Mas, por que estas pessoas sugam nossa energia, afinal? Bem, em primeiro lugar a maioria dos Vampiros de Energia atuam inconscientemente, sugando a energia de suas vítimas, sem saber o que estão fazendo.

O vampirismo ocorre porque as pessoas não conseguem absorver as energias das fontes naturais (cósmicas, telúricas, etc), tão abundantes, e ficam desequilibradas energeticamente. Quando as pessoas bloqueiam o recebimento destas energias naturais (ou vitais), elas precisam encontrar outras fontes de energia mais próxima, que nada mais são do que as outras pessoas, ou seja, você.
 

Na verdade, quase todos nós, num momento ou outro de nossas vidas, quando nos encontramos em um estado de desequilíbrio, acabamos nos tornando vampiros de energia alheia.

Tipos de vampiros:

Mas, como identificar estas pessoas, ou estes vampiros? Em estudos feitos, foram identificados os seguintes tipos de vampiros (você provavelmente conhece mais de um):
  • Vampiro Cobrador
  • Vampiro Crítico
  • Vampiro Adulador
  • Vampiro Reclamador
  • Vampiro Inquiridor
  • Vampiro Lamentoso
  • Vampiro Pegajoso
  • Vampiro Grilo-Falante
  • Vampiro Hipocondríaco
  • Vampiro Encrenqueiro
Quais as principais características deles? Como combatê-los?

a) Vampiro Cobrador: Cobra sempre, de tudo e todos. Quando nos encontramos com ele, já vem cobrando o porque não lhe telefonamos ou visitamos. Se você vestir a carapuça e se sentir culpado, estará abrindo as portas. O melhor a fazer é usar de sua própria arma, ou seja, cobrar de volta e perguntar porque ele não liga ou aparece. Deixe-o confuso, não o deixe retrucar e se retire rapidamente.

b) Vampiro Crítico: é aquele que critica a tudo e a todos, e o pior que é só critica negativa e destrutiva.

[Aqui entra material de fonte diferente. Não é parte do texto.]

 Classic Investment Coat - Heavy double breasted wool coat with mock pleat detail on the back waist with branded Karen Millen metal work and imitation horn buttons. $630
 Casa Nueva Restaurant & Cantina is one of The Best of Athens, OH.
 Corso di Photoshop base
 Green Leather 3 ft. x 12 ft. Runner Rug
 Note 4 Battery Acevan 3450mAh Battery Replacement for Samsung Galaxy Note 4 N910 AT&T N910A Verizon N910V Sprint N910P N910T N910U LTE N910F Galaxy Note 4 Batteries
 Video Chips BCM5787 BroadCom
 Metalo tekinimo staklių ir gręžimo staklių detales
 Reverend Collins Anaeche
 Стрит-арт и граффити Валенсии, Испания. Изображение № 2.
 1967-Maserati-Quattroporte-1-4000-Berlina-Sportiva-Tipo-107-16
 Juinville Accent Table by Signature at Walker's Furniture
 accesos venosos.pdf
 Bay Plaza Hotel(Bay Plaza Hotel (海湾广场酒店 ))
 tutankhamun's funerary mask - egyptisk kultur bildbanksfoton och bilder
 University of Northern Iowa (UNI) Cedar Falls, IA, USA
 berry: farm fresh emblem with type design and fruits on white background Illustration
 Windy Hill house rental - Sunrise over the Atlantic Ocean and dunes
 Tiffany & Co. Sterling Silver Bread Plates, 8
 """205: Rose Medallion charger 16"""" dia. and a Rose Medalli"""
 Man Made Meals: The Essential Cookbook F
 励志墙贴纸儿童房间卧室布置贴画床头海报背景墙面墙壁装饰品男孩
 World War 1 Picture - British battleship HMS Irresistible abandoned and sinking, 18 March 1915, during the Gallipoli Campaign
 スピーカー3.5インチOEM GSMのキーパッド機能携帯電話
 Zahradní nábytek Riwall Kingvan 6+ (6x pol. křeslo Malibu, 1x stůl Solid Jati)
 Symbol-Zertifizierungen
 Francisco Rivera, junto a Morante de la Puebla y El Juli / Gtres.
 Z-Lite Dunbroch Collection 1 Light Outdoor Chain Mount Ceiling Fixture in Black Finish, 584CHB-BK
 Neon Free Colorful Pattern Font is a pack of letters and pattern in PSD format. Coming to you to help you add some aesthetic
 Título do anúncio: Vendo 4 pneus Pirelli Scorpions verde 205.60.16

Vê a vida somente pelo lado sombrio. A maledicência tende a criar na vítima um estado de alma escuro e pesado e abrirá seu sistema para que a energia seja sugada. Diga "não" às suas críticas. Nunca concorde com ele. A vida não é tão negra assim. Não entre nesta vibração. O melhor é cair fora e cortar até todo o tipo de contato.

c) Vampiro Adulador: é o famoso "puxa-saco". Adula o ego da vítima, cobrindo-a de lisonjas e elogios falsos, tentando seduzir pela adulação. Muito cuidado para não dar ouvidos ao adulador, pois ele simplesmente espera que o orgulho da vítima abra as portas da aura para sugar a energia.


d) Vampiro Reclamador: é aquele tipo que reclama de tudo, de todos, da vida do governo, do tempo, etc. Opõe-se a tudo, exige, reivindica, protesta sem parar. E o mais engraçado é que nem sempre dispõe de argumentos sólidos e válidos para justificar seus protestos. Melhor tática é deixá-lo falando sozinho.

e) Vampiro Inquiridor: sua língua é uma metralhadora. Dispara perguntas sobre tudo, e não dá tempo para que a vítima responda, pois já dispara mais uma rajada de perguntas. Na verdade, ele não quer respostas e, sim, apenas desestabilizar o equilíbrio mental da vítima, perturbando seu fluxo normal de pensamentos. Para sair de suas garras, não ocupe sua mente à procura de respostas. Para cortar seu ataque, reaja fazendo-lhe uma pergunta bem pessoal e contundente, e procure se afastar assim que possível.

f) Vampiro Lamentoso: são os lamentadores profissionais, que anos a fio choram sua desgraças. Para sugar a energia da vítima, ataca pelo lado emocional e afetivo. Chora, lamenta-se e faz de tudo para despertar pena. È sempre o coitado, a vítima. Só há um jeito de tratar com este tipo de vampiro, é cortando suas asas. Corte suas lamentações dizendo que não gosta de queixas, ainda mais que não elas não resolvem situação alguma.

g) Vampiro Pegajoso: investe contra as portas da sensualidade e sexualidade da vítima. Aproxima-se como se quisesse lambê-la com os olhos, com as mãos, com a língua. Parece um polvo querendo envolver a pessoa com seus tentáculos. Se você não escapar rápido, ele irá sugar sua energia em qualquer uma das possibilidades. Seja conseguindo seduzi-lo com seu jogo pegajoso, seja provocando náuseas e repulsa. Em ambos os casos você estará desestabilizado, e, portanto, vulnerável. Saia o mais rápido possível. Invente uma desculpa e fuja rapidamente.

h) Vampiro Grilo-Falante: a porta de entrada que ele quer arrombar é o seu ouvido. Fala, absoluto, durante horas, enquanto mantém a atenção da vítima ocupada, suga sua energia vital. Para livrar-se, invente uma desculpa, levante-se e vá embora.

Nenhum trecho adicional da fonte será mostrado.